As Head of Partnerships at The Coretec Group, I am constantly scanning the globe for technical expertise and partnerships to advance our products. Having been involved with commercialization of early stage technologies for almost 20 years, my passion and focus is finding the right strategies to make that happen, and it is for this exact reason that I found what TU/e is doing so interesting.   

After earning my Ph.D. in Materials Science and a dual Master’s degree in Mechanical Engineering and Materials Science from the University of Michigan in Ann Arbor, I co-founded a tech startup based upon my doctoral work, and have been immersed in startups ever since. As a technical and business mentor to entrepreneurs, and a regular reviewer for the National Science Foundation of early-stage technology grant proposals for small businesses, what I find intriguing, and repeated time and time again, are the typical strengths and shortcomings in academic approaches to commercialization.   

Quite often there is an ocean between the early stage, proof of concept products typical in universities and the more advanced prototypes needed in industry. This leap from proof of concept to prototype is often derailed by an incomplete understanding of the challenges associated with both the technical development and the business needs. These challenges range from an incomplete understanding of the value proposition as articulated by the customer and the supply chain and support needed to create the product to articulating the precise technology development milestones needed to satisfy the customers’ needs. It is for these reasons that academic and industry partnerships are so powerful. These partnerships enable each party to do what they do best – academia can remain focused on the technical development through rigorous scientific methodologies, while industry can validate the scalability and profitability of the technology. When each party is working in collaboration with the other, they are aware of each other’s goals and adjust accordingly. 

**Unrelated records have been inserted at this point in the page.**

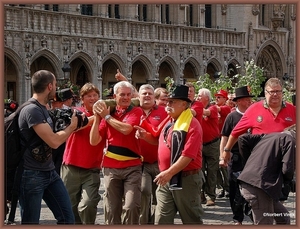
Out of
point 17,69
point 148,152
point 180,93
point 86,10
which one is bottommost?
point 148,152

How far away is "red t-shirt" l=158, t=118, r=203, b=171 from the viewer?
19.5ft

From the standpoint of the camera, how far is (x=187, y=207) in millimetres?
6176

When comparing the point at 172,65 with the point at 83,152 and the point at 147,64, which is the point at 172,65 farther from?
the point at 83,152

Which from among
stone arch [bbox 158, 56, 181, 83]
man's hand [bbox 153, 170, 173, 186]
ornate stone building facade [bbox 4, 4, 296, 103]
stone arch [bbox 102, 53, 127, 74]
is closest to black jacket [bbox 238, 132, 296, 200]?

There are many premier academic institutions performing groundbreaking work in new technologies, and TU/e is one of those. TU/e’s announcement of the creation of the PITC creates that needed environment for partnerships and opens the door of opportunity for amazing advances in integrated photonics with a greater chance of commercialization. This partnership builds upon TUE’s stated objective of performing research that is closely aligned with industry needs. 

Traditionally, chips have been built upon the semiconducting characteristics of materials, mostly silicon, in such a way that electrons are used as the mode of information transfer. In our quest for more and more data, we continually approach the physical limits of current electronic chips, generally because of the heat that is generated from the resistance of moving electrons.   

In contrast, light particles (photons) do not generate this kind of heat, and if used properly, show promise in being able to transmit data in a similar way to electrons. While there are many researchers working in exactly this area, TU/e’s expertise in this area is world renown, including Dr. Bakker’s work with hexagonal silicon structures

We at The Coretec Group are excited about the creation of the PITC and look forward to seeing what kinds of technological advances will be made in integrated photonics. We also consider ourselves fortunate to be working directly with Dr. Erik Bakkers as he and his team evaluate the specific properties of our Cyclohexasilane, as we hope to be an integral part of the shift from electronic chips to photonic chips.    

Michelle Tokarz, Ph. D.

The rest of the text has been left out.